Para a direita israelense, o plano de Trump abriu a possibilidade de anular a ameaça militante em Gaza sem a necessidade de criar um Estado palestino. Em particular, líderes de assentamentos o saudaram como uma rota pela qual poderiam, finalmente, reassentar Gaza com civis judeus — um desejo de longa data.

Para os palestinos, a proposta constituiria uma limpeza étnica em escala mais aterrorizante do que qualquer deslocamento que tenham vivenciado desde 1948, quando cerca de 800.000 árabes foram expulsos ou fugiram durante as guerras em torno da criação do Estado judeu.
“Ultrajante”, disse Mkhaimar Abusada, um analista político palestino de Gaza que foi deslocado de sua casa durante a guerra. “Os palestinos prefeririam viver em tendas ao lado de suas casas destruídas do que se mudar para outro lugar.”
“Muito importante”, escreveu Itamar Ben-Gvir, um parlamentar israelense de extrema direita e líder de assentamento, em uma postagem nas redes sociais. “A única solução para Gaza é incentivar a migração dos palestinos.”

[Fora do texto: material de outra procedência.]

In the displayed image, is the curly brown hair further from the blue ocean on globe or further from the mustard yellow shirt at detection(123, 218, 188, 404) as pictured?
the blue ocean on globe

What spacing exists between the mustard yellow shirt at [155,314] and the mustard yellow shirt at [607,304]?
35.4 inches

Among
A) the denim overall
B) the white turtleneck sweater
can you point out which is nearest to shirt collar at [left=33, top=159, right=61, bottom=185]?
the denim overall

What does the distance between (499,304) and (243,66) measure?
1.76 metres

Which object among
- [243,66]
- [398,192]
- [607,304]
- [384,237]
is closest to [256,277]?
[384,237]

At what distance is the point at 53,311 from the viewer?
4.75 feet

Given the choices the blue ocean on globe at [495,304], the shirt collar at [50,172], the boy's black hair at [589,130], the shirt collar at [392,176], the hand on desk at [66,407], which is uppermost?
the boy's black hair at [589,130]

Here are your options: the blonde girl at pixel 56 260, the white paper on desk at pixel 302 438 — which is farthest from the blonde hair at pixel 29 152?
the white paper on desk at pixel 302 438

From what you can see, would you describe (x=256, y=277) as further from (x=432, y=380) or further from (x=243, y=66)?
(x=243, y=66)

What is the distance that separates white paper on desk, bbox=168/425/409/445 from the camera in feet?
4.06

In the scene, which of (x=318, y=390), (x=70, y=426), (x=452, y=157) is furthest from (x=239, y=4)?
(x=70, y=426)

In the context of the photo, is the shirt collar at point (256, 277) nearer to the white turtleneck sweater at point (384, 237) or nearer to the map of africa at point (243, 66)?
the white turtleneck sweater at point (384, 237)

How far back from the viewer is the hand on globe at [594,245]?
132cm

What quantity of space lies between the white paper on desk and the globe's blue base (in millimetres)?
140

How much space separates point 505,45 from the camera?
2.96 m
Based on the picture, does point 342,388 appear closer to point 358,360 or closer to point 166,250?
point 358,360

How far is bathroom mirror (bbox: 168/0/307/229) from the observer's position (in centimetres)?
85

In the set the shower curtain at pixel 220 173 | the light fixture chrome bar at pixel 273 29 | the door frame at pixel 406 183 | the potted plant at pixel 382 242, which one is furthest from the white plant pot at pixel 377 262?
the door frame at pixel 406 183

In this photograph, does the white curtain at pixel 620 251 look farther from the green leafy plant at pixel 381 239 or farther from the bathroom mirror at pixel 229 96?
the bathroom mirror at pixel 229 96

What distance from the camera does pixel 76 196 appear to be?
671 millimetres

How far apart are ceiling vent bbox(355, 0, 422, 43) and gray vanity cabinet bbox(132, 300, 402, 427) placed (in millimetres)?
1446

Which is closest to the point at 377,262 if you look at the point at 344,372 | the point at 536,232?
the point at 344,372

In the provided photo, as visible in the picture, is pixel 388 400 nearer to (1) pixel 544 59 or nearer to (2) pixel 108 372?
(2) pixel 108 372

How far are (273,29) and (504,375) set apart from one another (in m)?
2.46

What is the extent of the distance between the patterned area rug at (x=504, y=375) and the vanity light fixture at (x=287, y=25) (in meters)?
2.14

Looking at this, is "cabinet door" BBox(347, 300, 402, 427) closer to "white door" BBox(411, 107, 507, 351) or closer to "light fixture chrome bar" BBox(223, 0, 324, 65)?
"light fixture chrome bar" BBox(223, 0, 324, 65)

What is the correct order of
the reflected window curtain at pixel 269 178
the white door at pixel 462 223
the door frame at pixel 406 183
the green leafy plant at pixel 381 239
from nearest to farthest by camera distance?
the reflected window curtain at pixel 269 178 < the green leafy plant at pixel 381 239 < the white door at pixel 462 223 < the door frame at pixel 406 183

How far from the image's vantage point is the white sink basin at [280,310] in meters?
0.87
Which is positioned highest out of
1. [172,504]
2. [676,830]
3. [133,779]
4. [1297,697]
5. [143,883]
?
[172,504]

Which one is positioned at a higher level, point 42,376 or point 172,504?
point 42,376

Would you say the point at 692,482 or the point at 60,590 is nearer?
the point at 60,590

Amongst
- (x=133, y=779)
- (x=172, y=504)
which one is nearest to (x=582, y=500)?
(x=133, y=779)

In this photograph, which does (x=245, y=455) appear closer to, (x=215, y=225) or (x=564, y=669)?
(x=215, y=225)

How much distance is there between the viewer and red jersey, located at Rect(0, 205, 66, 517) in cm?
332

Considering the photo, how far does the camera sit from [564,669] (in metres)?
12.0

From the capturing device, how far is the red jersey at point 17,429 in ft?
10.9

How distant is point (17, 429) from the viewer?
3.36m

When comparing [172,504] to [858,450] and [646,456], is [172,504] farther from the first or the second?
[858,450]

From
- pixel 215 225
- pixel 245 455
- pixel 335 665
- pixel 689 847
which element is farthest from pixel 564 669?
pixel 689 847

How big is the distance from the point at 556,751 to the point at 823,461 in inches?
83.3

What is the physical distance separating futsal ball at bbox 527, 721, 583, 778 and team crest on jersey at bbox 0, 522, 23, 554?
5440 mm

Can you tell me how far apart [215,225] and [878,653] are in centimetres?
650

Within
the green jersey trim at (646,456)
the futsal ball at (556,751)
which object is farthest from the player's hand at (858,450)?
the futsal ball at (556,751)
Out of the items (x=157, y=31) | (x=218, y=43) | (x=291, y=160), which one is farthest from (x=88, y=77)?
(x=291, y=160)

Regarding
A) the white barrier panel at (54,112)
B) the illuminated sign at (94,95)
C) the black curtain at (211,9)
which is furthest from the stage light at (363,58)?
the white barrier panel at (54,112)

“Cômico”, disse Alon Pinkas, um comentarista político e ex-embaixador de Israel. “Isso faz anexar o Canadá e comprar a Groenlândia até parecerem mais factíveis .”
Enquanto Trump apresentou a ideia como uma gentileza para os palestinos que vivem em um território devastado, especialistas em direito disseram que a deportação forçada seria um crime contra a humanidade.
Transferências de população nesta escala muitas vezes exacerbaram problemas sociais e políticos ao invés de resolvê-los e causaram extrema dificuldade para as pessoas forçadas a sair de suas casas. O deslocamento de cerca de 20 milhões de pessoas durante a partição da Índia em 1947, por exemplo, teve consequências políticas que duraram décadas e contribuíram para vários conflitos.
Mas é a própria extravagância do plano de Trump que sinalizou para alguns que não era para ser levado ao pé da letra.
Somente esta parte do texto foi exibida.